**Instrucción escrita**
Devuelve íntegro y sin ningún cambio el texto sobre el cierre de la azufrera de Salta.

**Fragmento para leer**
En 1979 la azufrera “Mina Julia”, ubicada en la provincia de Salta, fue clausurada por un decreto de Martínez de Hoz, ministro de Economía de la dictadura de Videla, en un contexto de marcada desindustrialización. Atrás quedó La Casualidad, el pujante pueblo minero que abastecía el proyecto, no solo con su músculo laboral, sino también con la economía que proveía las necesidades básicas que conlleva una actividad extractiva. En el presente, los esqueletos del pueblo y sus ausentes pobladores permanecen como el único legado de un pasado productivo y vibrante.

**Datos mostrados**
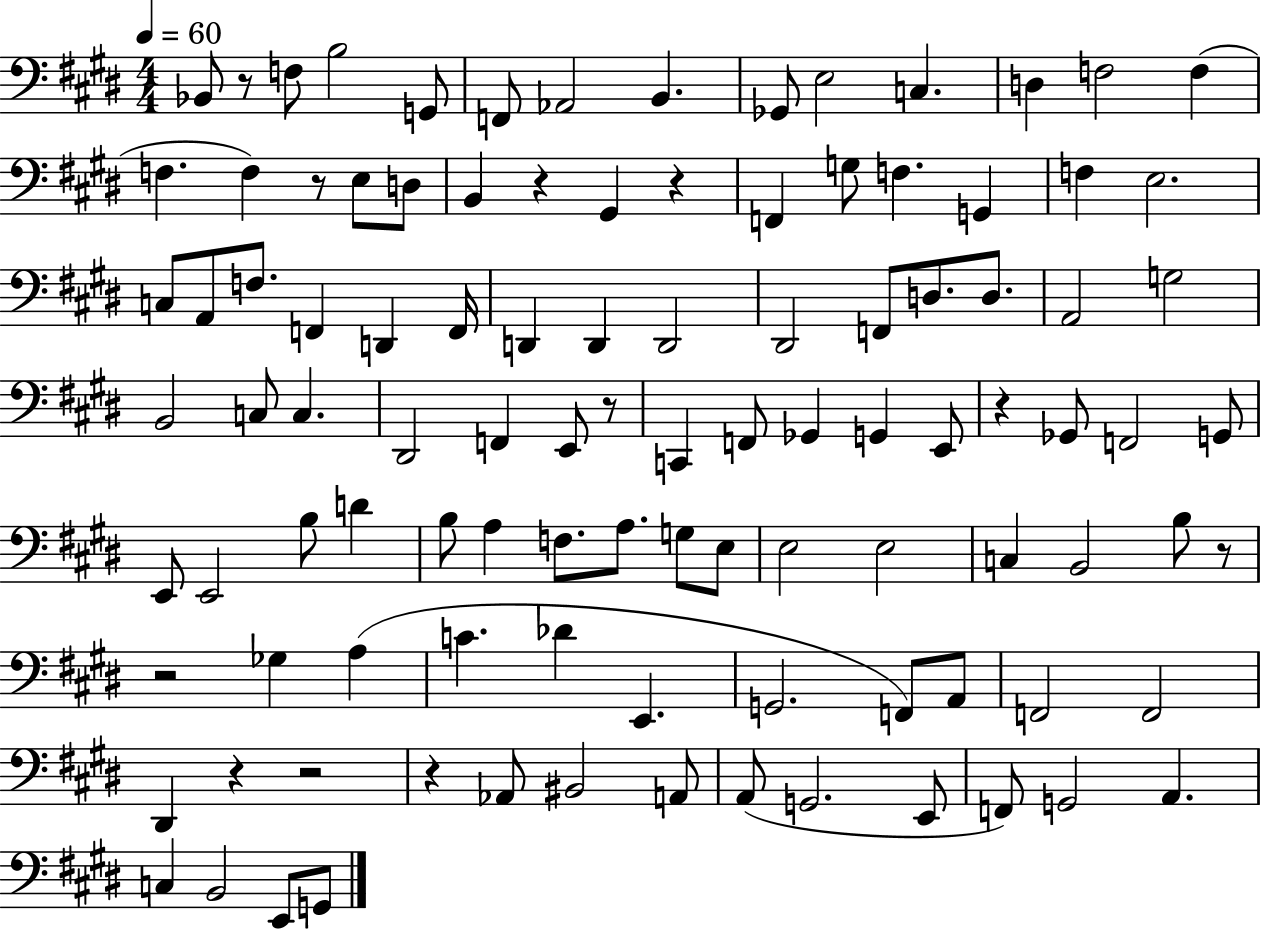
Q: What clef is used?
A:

**Solución de la tarea**
En 1979 la azufrera “Mina Julia”, ubicada en la provincia de Salta, fue clausurada por un decreto de Martínez de Hoz, ministro de Economía de la dictadura de Videla, en un contexto de marcada desindustrialización. Atrás quedó La Casualidad, el pujante pueblo minero que abastecía el proyecto, no solo con su músculo laboral, sino también con la economía que proveía las necesidades básicas que conlleva una actividad extractiva. En el presente, los esqueletos del pueblo y sus ausentes pobladores permanecen como el único legado de un pasado productivo y vibrante.